02. Leia os comentários sobre Memorial de Maria Moura: I. A polifonia discursiva, isto é, as múltiplas vozes narrativas ajudam a contar a história sob o ponto de vista de cada uma das personagens de maior destaque. II. O Beato Romano é o principal narrador de Memorial de Maria Moura e seu ponto de partida é a confissão feita por Maria Moura nos tempos em que ele levava uma vida sacerdotal. III. A estrutura narrativa dessa obra forma um verdadeiro mosaico de vozes discursivas. A seqüência correta é: a) V V V. c) F V F. e) F V V. b) V F V. d) V V F.

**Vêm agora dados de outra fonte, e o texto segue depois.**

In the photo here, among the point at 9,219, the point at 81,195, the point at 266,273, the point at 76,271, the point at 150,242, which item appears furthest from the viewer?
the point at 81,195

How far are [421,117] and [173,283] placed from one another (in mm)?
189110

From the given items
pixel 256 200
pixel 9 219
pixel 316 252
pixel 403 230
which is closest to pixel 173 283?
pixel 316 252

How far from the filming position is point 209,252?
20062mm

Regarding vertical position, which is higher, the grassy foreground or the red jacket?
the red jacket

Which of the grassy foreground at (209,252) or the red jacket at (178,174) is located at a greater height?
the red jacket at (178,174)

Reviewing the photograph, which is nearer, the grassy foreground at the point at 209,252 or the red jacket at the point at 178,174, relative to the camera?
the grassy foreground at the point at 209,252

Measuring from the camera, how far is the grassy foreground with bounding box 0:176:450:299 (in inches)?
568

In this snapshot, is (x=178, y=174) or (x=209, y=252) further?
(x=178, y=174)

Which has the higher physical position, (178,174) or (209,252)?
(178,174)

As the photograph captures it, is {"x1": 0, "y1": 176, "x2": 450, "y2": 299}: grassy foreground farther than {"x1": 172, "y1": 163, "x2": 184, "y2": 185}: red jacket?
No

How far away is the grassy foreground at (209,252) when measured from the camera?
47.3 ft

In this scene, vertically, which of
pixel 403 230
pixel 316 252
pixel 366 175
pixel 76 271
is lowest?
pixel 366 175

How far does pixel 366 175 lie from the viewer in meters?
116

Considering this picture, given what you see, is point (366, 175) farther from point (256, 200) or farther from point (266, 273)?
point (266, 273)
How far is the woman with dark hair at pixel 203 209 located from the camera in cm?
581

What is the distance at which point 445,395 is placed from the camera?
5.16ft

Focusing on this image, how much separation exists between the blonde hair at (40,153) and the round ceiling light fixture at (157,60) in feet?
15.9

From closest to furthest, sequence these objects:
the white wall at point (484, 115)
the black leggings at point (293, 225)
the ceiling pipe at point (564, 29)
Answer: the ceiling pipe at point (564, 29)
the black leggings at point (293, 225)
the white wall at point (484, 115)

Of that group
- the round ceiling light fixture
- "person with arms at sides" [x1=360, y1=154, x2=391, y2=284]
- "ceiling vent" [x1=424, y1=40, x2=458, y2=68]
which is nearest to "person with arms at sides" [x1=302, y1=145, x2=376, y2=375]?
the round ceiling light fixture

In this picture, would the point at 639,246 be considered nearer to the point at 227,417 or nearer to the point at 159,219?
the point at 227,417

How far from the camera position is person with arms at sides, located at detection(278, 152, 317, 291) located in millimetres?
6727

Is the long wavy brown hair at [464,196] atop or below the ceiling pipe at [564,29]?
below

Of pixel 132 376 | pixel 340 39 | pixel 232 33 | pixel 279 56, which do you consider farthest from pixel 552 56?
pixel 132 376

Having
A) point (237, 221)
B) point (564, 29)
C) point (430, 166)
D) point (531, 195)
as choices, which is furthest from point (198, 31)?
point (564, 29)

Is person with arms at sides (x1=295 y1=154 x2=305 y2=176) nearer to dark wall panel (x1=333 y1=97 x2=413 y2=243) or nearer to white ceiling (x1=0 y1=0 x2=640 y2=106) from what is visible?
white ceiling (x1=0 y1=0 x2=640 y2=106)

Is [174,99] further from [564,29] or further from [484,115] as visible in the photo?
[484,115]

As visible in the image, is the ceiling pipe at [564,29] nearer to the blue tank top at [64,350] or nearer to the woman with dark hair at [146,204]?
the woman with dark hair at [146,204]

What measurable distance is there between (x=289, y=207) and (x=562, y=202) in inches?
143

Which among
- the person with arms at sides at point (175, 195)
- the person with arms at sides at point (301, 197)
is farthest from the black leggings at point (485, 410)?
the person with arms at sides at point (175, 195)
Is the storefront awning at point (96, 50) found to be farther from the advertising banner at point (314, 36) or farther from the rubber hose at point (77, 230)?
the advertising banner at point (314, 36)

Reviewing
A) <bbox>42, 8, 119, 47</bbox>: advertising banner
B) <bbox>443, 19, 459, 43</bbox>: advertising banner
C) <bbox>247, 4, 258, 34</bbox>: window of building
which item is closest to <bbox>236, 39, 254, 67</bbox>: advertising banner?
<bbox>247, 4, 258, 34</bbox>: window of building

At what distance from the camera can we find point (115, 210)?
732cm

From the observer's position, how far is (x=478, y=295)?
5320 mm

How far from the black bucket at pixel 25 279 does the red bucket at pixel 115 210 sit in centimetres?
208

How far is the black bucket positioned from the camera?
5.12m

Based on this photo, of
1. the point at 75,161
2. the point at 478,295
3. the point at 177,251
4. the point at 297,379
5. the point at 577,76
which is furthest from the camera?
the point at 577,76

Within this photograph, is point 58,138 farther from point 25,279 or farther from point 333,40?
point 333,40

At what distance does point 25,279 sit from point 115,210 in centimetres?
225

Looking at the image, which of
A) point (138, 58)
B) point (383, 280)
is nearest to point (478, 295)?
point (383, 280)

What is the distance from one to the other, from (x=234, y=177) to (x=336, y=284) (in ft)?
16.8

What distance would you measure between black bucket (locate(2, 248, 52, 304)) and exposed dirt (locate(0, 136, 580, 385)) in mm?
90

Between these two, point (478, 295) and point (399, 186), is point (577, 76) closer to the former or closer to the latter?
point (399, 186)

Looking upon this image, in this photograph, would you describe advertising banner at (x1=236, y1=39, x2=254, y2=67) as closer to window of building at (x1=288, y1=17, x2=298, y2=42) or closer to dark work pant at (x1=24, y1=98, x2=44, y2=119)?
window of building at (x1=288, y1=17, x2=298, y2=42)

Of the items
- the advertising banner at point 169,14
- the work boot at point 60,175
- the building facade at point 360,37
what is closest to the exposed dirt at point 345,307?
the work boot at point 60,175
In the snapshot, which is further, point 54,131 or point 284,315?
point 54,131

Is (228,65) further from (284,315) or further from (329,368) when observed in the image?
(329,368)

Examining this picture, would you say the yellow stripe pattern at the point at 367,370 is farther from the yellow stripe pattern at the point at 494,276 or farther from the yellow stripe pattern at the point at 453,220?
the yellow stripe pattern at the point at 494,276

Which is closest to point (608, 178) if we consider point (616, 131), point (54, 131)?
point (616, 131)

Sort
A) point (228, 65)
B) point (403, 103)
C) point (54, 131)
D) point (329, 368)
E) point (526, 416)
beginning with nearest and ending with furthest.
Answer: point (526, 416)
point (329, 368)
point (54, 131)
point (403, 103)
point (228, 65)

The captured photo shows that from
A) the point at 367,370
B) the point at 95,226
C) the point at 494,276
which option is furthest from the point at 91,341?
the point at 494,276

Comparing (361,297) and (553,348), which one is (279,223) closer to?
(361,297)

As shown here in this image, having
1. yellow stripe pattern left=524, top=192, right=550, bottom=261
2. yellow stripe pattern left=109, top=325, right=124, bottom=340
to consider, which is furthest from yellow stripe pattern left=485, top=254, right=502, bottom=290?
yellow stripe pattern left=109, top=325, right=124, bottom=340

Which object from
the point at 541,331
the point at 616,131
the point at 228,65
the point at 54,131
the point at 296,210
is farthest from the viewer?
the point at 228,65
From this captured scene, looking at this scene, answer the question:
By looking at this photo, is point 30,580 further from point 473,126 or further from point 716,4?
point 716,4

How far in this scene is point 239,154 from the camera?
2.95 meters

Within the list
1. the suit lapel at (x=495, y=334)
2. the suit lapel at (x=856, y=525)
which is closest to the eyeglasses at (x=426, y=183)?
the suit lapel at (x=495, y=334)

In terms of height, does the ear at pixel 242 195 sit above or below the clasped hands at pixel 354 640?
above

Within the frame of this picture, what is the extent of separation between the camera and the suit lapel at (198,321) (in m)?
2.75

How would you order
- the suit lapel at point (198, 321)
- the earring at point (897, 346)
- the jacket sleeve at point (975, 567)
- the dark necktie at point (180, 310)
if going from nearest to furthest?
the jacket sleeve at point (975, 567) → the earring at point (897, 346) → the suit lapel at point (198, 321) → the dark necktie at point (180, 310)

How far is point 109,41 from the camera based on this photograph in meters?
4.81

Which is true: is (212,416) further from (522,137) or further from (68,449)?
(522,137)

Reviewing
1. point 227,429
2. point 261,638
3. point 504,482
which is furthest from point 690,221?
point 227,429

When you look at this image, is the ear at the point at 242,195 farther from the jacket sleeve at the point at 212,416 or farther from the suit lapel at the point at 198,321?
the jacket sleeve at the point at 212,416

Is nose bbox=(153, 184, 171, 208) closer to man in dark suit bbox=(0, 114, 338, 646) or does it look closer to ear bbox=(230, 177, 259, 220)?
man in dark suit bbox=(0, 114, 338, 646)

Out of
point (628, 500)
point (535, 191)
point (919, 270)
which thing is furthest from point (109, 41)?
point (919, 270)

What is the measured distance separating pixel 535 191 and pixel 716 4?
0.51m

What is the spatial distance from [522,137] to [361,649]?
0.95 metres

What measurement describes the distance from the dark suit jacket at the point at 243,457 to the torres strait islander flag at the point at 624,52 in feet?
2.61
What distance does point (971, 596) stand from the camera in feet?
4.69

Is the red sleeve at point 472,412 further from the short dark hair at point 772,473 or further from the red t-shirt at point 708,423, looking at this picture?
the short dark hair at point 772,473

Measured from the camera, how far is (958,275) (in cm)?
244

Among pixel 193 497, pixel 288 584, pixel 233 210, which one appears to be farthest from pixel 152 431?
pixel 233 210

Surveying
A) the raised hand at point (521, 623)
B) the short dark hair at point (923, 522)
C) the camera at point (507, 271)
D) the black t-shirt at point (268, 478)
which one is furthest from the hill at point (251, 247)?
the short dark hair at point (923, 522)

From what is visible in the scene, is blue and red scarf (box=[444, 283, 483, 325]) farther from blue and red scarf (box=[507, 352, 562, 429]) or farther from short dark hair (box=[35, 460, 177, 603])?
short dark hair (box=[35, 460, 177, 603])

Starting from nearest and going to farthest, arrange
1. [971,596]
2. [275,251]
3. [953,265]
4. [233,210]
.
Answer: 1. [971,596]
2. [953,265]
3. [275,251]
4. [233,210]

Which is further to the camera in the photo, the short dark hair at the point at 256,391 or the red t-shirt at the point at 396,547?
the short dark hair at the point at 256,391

03. (FAFENE) Sobre Memorial de Maria Moura, de Rachel de Queiroz, podemos afirmar que I. possui final bem definido: a grande bandoleira morre, mas deixa a sua herança para Alexandre, filho de Marialva e Valentim; II. Marialva também narra alguns capítulos do livro e, apesar de ser irmã dos grandes inimigos de Maria Moura (Tonho e Irineu), acaba se juntando ao bando da prima famigerada; III.o foco narrativo, em todo o livro, é de terceira pessoa com um narrador onisciente; IV. pertence ao Modernismo da segunda fase, momento literário que exalta a violência e a rebeldia.

Está(ão) correta(s): a) apenas I; b) apenas II; c) apenas III; d) apenas II e IV; e) apenas I e IV.

04. (FAFENE) Sobre os personagens de Memorial de Maria Moura, assinale a alternativa CORRETA. a) Apesar dos insistentes pedidos do padre José Maria, Maria Moura não desiste de matar seu padrasto, Liberato. b) Como já havia exercido o sacerdócio, o padre José Maria troca de nome, mas torna-se uma espécie de líder espiritual do bando de Maria Moura. c) Após matar o marido da amante, o padre José Maria comete mais um crime: mata a amante, que está grávida de um filho seu. d) Apesar de preferir mandar que outros matem em seu nome, Maria Moura mata com as próprias mãos o caboclo Jardilino. e) Maria Moura aceita o Beato Romano em seu bando porque, apesar de ser bandoleira, nutria um grande senso de religiosidade.

05. Sobre o enredo de Memorial de Maria Moura, marque V, se verdadeiro ou F, se falso: I. Ao perder a terra que herdara do pai para os primos, Maria Moura tenta reavê-la na justiça, não conseguindo, decide tornar-se bandoleira para vingar-se dos primos Irineu e Tonho. II. Os primos Irineu, Tonho e sua mulher Firma, morrem em feroz tiroteio travado com o bando de Maria Moura. III.Marialva, irmã de Tonho e Irineu, faz de conta que não se interessa pela herança, mas se infiltra no bando da prima para agir como espiã dos irmãos. IV. Após manter relações sexuais com o padre José Maria, Maria Moura o mata e inicia sua vida de bandoleira.

A seqüência correta é: a) V F F F. b) F V F F. c) F F V F. d) F F F V. e) F F F F.